* LIST OF TASKS *
1. Can you reproduce the passage of the social messaging article between "Another thing Twitter" and "a sole corporation.", inclusive, swapping "Barack Obama" for "a presidential candidate"?
2. Would you carry the article on social messaging sites forward from its final sentence?

Social messaging: What's the Status Quo?

It wasn't that long ago that you could share what you were doing at that exact time by messaging a few people from your mobile phone... but thanks to a few websites you can now you can do that just about anywhere and to absolutely everyone. Over the last year (or two) there has been a massive surge in what everyone likes to call "status updates" or "tweeting" if you want to limit it to a certain site. The purpose of this article is to just enlighten you with what is out there for this sole purpose of telling the world what you are doing.

1. Twitter - Well we start with what can only be described as the most powerful and popular of all. Twitter was started in 2006 by Jack Dorsey, Evan Williams and Biz Stone, the site was mainly a research project that was heavily involved within the Odeo Podcasting Network. Since its arrival in 2006 Twitter has gone from strength to strength winning major Web 2.0 award and Internet awards in general.

So what makes Twitter really good? Well you could start off with the usability you can't really not use an easier site to update your status. With the words "What are you doing?" above a text box its pretty obvious what you put in there but what makes this site really good is the amount of third party applications there are out there ranging from Twinkle to Tweetie to Twitterific for the iPhone and also not forgetting the Desktop and Mac applications like Twhirl and Tweetdeck. Another useful thing about twitter would be the ability to update via SMS if there's something I find useful when I can't get a good 3G signal its the ability to update via that, but quite recently Twitter has shot themselves in the foot there but removing the ability to reply to tweets via text in certain countries with UK being one of them.

Another thing Twitter has going for it, is that celebrities and political figures use Twitter, for example during the 2008 election Barack Obama joined so he could get involved in the tech side of the elections and even to this day he has over 90 thousand followers waiting to check his every move.

Recently there has been the chat about takeovers and buy outs for Twitter but as of writing this article they are standing firm with their quarterly funding and will continue to operate as a sole corporation.

2. Facebook - Facebook is bigger then Twitter but not for the status market though. Facebook originally was a college project to just connect a few users around a college campus but as with alot of popular things it grew from a few campus's to a few hundred countries. For the longest time though Facebook has been primarily a cleaner, slicker version of a profile site (with less customization) and unlike MySpace the site has a more personal following. You can join groups about your interests or even follow celebrities via their official pages or even profiles if you know them.

* SUPPLIED INFORMATION *
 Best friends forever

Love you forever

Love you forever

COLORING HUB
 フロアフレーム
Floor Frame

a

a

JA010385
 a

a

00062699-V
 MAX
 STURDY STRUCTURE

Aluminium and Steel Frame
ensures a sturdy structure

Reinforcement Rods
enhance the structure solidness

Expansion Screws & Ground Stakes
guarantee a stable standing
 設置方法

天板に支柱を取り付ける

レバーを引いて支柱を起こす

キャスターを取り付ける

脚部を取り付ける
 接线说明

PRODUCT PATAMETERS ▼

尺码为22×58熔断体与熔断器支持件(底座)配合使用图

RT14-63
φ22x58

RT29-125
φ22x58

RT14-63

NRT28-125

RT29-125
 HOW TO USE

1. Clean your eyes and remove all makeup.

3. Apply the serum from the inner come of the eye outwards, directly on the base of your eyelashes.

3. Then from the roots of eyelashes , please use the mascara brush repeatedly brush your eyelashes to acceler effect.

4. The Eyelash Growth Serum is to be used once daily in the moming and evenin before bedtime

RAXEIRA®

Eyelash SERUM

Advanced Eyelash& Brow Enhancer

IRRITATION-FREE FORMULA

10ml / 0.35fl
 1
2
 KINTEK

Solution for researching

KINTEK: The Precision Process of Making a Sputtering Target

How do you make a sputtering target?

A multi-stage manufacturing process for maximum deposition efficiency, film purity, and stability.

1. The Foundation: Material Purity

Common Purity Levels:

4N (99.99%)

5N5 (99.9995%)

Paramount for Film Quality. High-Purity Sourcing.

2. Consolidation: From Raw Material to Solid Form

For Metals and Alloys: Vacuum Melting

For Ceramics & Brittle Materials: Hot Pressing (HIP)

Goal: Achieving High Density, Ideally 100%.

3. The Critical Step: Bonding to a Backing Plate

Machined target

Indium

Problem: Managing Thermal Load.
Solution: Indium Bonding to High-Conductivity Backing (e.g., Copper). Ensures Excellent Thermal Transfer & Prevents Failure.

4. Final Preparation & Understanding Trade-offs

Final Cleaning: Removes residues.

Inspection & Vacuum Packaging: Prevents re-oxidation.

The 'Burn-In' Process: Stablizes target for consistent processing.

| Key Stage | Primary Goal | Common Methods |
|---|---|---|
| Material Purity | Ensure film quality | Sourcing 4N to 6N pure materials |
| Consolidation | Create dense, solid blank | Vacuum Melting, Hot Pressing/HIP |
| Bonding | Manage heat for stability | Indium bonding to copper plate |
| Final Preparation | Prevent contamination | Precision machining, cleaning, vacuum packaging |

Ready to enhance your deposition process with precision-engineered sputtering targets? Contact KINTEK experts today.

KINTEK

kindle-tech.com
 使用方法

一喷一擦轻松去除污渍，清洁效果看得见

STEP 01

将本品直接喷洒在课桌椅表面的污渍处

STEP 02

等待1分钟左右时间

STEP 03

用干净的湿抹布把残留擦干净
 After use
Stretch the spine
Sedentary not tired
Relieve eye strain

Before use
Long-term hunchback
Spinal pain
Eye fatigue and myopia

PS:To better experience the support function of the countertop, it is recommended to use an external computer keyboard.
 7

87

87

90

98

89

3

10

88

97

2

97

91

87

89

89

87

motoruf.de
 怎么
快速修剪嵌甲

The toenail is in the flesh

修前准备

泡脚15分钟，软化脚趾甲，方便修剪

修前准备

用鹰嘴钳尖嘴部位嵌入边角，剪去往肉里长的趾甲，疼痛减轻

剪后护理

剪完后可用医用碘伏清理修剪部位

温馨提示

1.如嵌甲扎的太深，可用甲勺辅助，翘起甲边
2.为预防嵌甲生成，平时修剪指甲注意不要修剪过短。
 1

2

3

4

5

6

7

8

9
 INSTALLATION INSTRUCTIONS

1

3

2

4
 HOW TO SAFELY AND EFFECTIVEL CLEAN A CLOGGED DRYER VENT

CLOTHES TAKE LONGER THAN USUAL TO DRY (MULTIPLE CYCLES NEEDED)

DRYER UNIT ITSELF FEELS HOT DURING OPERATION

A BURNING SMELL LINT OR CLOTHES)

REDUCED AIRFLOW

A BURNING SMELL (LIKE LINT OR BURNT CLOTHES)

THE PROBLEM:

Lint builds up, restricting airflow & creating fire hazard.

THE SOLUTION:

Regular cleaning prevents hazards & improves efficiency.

* ANSWERS TO THE EXERCISE *
1.
Another thing Twitter has going for it, is that celebrities and political figures use Twitter, for example during the 2008 election a presidential candidate joined so he could get involved in the tech side of the elections and even to this day he has over 90 thousand followers waiting to check his every move.

Recently there has been the chat about takeovers and buy outs for Twitter but as of writing this article they are standing firm with their quarterly funding and will continue to operate as a sole corporation.

2.
Where the status updates comes in is in the profile, where you can add whatever you are doing next to your name. For example you could put "Damien is writing an article" but in the past you could just read and that was it. Last year they decided to compete with the likes of Twitter, and began to allow other people to comment on what you just updated. Unlike Twitter the replies are mostly personal and not some random @'s on a site, it's directed to you and you can reply to the comments for as long as you like and its easier to keep track.

Many people will just use facebook for mobile or internet status updates because nearly everyone already has a facebook account so its just easier then signing up for a twitter account or anywhere to post them but facebook certainly as its perks to sharing your life.

3. - Last but not least is Soup a very useful site that you can use to share your life and files in this case. Before soup was thought of there was a very popular site called Pownce which allowed you to share files,pictures,music and messages with the ease of a submission but early last month Pownce was sold off and so was the idea, so in steps Soup as the main operator of micro-blogging. Soup was derived for the need of a site that would allow you to aggregate all your feeds from your popular sites into one like Flickr, and even your blog or any site that uses RSS.

Soups main feature is the ability to "micro blog" your status and attach pictures to that blog or a video or even a nice piece of music, this has become pretty popular lately purely because some people don't want to twitter because its not long enough but don't want the hassle in setting up a blog so this is sort of an in between measure.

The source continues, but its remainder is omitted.